--- Requirement ---
Copy out every one of the records below word for word, leaving out the pictures.

--- Data listing ---
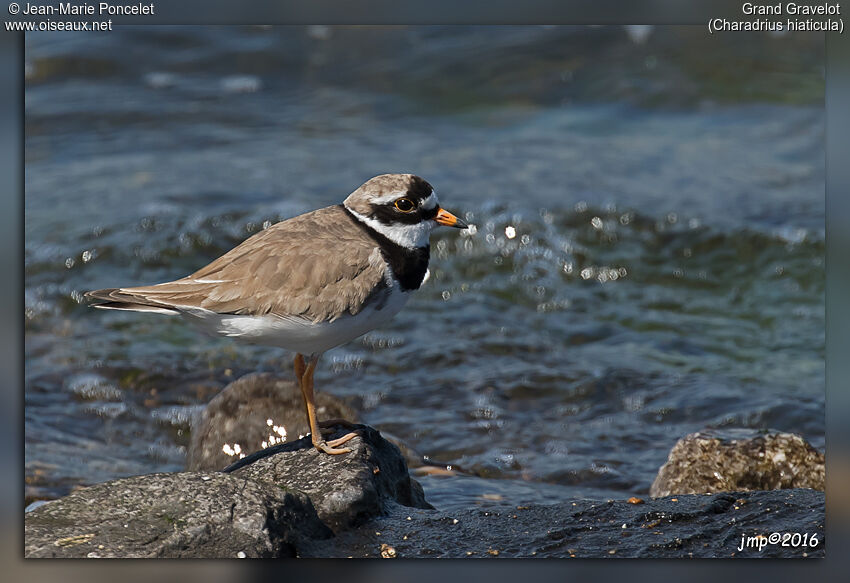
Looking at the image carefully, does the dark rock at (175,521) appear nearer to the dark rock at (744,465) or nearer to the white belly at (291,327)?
the white belly at (291,327)

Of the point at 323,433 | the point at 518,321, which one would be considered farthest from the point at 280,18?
the point at 518,321

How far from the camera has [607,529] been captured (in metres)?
4.79

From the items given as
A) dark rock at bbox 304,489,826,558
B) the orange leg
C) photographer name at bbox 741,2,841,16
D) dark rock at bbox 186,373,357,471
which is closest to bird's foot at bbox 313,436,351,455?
the orange leg

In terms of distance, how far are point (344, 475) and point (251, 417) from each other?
1.84 metres

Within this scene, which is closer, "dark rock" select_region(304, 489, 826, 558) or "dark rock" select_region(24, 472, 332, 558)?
"dark rock" select_region(24, 472, 332, 558)

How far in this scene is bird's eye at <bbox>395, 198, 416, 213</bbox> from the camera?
525 cm

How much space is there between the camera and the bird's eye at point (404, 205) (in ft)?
17.2

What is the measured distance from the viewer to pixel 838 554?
4074 millimetres

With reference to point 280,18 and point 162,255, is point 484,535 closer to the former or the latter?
point 280,18

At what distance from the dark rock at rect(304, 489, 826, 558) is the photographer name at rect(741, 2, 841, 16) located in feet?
8.12

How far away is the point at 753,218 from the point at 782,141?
1.67 m

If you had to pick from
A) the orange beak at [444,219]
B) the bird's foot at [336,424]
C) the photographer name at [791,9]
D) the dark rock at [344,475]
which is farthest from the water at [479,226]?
the photographer name at [791,9]

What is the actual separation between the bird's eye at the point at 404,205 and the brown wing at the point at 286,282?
259mm

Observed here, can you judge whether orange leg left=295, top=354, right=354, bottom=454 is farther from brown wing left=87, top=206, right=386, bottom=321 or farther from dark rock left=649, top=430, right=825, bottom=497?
dark rock left=649, top=430, right=825, bottom=497
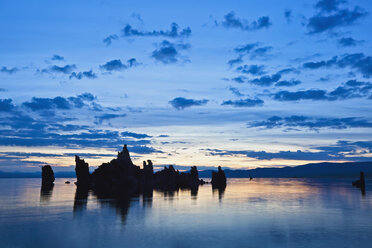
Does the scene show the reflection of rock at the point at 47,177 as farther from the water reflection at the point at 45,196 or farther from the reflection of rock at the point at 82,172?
the water reflection at the point at 45,196

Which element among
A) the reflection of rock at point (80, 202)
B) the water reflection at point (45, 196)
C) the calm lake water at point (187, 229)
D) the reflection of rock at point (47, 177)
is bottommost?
the water reflection at point (45, 196)

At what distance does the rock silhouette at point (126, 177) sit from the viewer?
5089 inches

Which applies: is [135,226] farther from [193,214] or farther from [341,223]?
[341,223]

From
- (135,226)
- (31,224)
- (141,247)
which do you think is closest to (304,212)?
(135,226)

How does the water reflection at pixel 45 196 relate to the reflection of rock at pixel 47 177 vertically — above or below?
below

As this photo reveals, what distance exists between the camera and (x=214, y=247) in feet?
87.8

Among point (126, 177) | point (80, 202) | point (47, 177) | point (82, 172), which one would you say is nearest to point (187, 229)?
point (80, 202)

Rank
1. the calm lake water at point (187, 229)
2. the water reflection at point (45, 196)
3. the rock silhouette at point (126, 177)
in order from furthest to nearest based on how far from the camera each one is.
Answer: the rock silhouette at point (126, 177)
the water reflection at point (45, 196)
the calm lake water at point (187, 229)

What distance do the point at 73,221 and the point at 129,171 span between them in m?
94.6

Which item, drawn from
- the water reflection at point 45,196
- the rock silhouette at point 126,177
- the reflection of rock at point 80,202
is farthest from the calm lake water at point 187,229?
the rock silhouette at point 126,177

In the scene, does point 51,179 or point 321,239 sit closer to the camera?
point 321,239

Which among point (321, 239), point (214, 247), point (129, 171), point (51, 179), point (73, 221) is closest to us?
point (214, 247)

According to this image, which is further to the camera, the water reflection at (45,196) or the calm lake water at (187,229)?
the water reflection at (45,196)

--- Result for this exercise ---
Looking at the image carefully, does the dark rock at (175,521) appear nearer to the dark rock at (744,465) or nearer to the white belly at (291,327)?
the white belly at (291,327)

Of the point at 323,433 | the point at 518,321, which one would be considered farthest from the point at 280,18?
the point at 518,321

How far from the camera has [607,529] been captured (in metres)?
4.79

From the items given as
A) dark rock at bbox 304,489,826,558
B) the orange leg
C) photographer name at bbox 741,2,841,16
D) dark rock at bbox 186,373,357,471
which is closest to bird's foot at bbox 313,436,351,455?
the orange leg

In terms of distance, how far are point (344, 475) and point (251, 417) from each other?
1.84 metres

Within this scene, which is closer, "dark rock" select_region(304, 489, 826, 558) or "dark rock" select_region(24, 472, 332, 558)?
"dark rock" select_region(24, 472, 332, 558)

How far in this scene is bird's eye at <bbox>395, 198, 416, 213</bbox> from the camera?
525 cm

How much space is there between the camera and the bird's eye at point (404, 205) (in ft)?
17.2

What is the measured distance from the viewer to pixel 838 554?
4074 millimetres

With reference to point 280,18 and point 162,255, is point 484,535 closer to the former or the latter?
point 280,18

At what distance from the dark rock at rect(304, 489, 826, 558) is the photographer name at rect(741, 2, 841, 16) located in feet?
8.12

How far away is the point at 753,218 from the point at 782,141?
1.67 m

If you had to pick from
A) the orange beak at [444,219]
B) the bird's foot at [336,424]
C) the photographer name at [791,9]
D) the dark rock at [344,475]
which is farthest from the water at [479,226]?
the photographer name at [791,9]

What is the actual separation between the bird's eye at the point at 404,205 and the brown wing at the point at 286,282?
259mm

Observed here, can you judge whether orange leg left=295, top=354, right=354, bottom=454 is farther from brown wing left=87, top=206, right=386, bottom=321 or farther from dark rock left=649, top=430, right=825, bottom=497?
dark rock left=649, top=430, right=825, bottom=497
Does the scene show the reflection of rock at the point at 47,177 as farther from the water reflection at the point at 45,196 or farther from the reflection of rock at the point at 82,172?
the water reflection at the point at 45,196

Which element among
A) the reflection of rock at point (80, 202)
B) the water reflection at point (45, 196)
C) the calm lake water at point (187, 229)
D) the reflection of rock at point (47, 177)
is bottommost?
the water reflection at point (45, 196)

At what distance does the rock silhouette at point (126, 177) sit from the viewer?
5089 inches

Which applies: is [135,226] farther from [193,214] or farther from [341,223]?
[341,223]

From
- (135,226)
- (31,224)
- (141,247)
which do you think is closest to (304,212)?
(135,226)

How does the water reflection at pixel 45 196 relate to the reflection of rock at pixel 47 177 vertically — above or below?
below

As this photo reveals, what distance exists between the camera and (x=214, y=247) in feet?
87.8

Among point (126, 177) | point (80, 202) | point (47, 177) | point (82, 172), which one would you say is nearest to point (187, 229)?
point (80, 202)

Rank
1. the calm lake water at point (187, 229)
2. the water reflection at point (45, 196)
3. the rock silhouette at point (126, 177)
in order from furthest to nearest based on how far from the camera each one is.
Answer: the rock silhouette at point (126, 177)
the water reflection at point (45, 196)
the calm lake water at point (187, 229)

What distance do the point at 73,221 and the point at 129,171 span between them in m?
94.6

Which item, drawn from
- the water reflection at point 45,196
- the rock silhouette at point 126,177
- the reflection of rock at point 80,202
is farthest from the calm lake water at point 187,229?
the rock silhouette at point 126,177

In the scene, does point 51,179 or point 321,239 sit closer to the camera?
point 321,239

Which among point (321, 239), point (214, 247), point (129, 171), point (51, 179), point (73, 221) is closest to us?
point (214, 247)

According to this image, which is further to the camera, the water reflection at (45,196) or the calm lake water at (187,229)?
the water reflection at (45,196)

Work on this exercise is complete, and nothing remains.